— 提示文章 —
その定義だと、石っころにも意識があるわけです。
石ころは、温度によって少し大きくなったり、小さくなったりするからです。
さすがに、この定義は、極端だと思います。

僕の考えでは、カエルには、まだ、意識がないと考えます。
ものを認識して、考えることができないと、意識があるとは言えないと思っています。

考えるというのは、言い換えると、行動の選択です。
ある条件を満たしたとき、決められた行動しかとれない生物は、意識がないというわけです。

どの生物から意識があるかは断定できないんですけど、僕は、哺乳類は意識を持っていると思っています。
例えば犬です。

イヌは、「マテ」とか「ヨシ」って言葉を覚えることができます。
エサを食べるとき、「マテ」と言われたら待って、「ヨシ」といわれたら食べるとか。
エサを見たときの行動が一つに決まってるわけじゃなくて、行動を後から変更できるわけです。
だから、意識があるといってもいいと考えるんです。

それじゃぁ、どういう仕組みがあれば、これが実現できるでしょう。
エサと、その時の行動が結びついてたら、これはできませんよね。

じゃぁ、結びつけないためには、どうすればいいでしょう?
目でみてエサと認識したとき、行動でなく、エサを示す何かに結びつけるわけです。

— 課題 1 —
意識についての文章に照らして、次の(a)〜(c)が内容と合っているかを判定してください。各項目に「はい」か「いいえ」で答え、根拠となる本文の語句をそのまま引用してください。
(a) 筆者は、カエルにはまだ意識がないと考えている。
(b) 筆者は、石ころにも意識があることになる定義を妥当だとみなしている。
(c) 筆者は、どの生物から意識があるかを断定できると述べている。
— 課題 2 —
意識についての文章の最後の一文に続けて、その先を書いてください。

— 提示データ —
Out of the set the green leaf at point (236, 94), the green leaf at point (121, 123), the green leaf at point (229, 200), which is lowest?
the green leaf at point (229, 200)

— 解答 1 —
(a) はい。「僕の考えでは、カエルには、まだ、意識がないと考えます。」
(b) いいえ。「さすがに、この定義は、極端だと思います。」
(c) いいえ。「どの生物から意識があるかは断定できないんですけど」

— 解答 2 —
そして、そのエサを示す何かを認識するプログラムを作って、そのプログラムが、行動を制御するわけです。

図にするとこんな感じです。
これがエサその物です。
これがエサその物を示す何かです。
これが行動です。
これが、行動を制御するプログラムです。

ほんで、このプログラムは、エサその物じゃなくて、エサを示す何かを認識するわけです。
この仕組みなら、現実世界の物と、行動が直接結びついていないですよね。

そして、このプログラムは、エサを示す何かを認識すると、どう行動するかいろいろ考えるわけです。
はい、それでは、これらに名前を付けます。

この現実世界にあるものを示す何か、これがクオリアです。
そして、クオリアを認識して、行動を制御するプログラム、これが意識です。

ようやく、意識が定義できました。
ロボマインド・プロジェクトで作ろうとしてる意識は、この考えが基本となります。
興味がある方は、ロボマインド・プロジェクトを応援(のチャンネル登録)していただけると嬉しいです。

次回は、この意識の定義を、もう少し具体的に説明していきますね。
それでは、次回もお楽しみに。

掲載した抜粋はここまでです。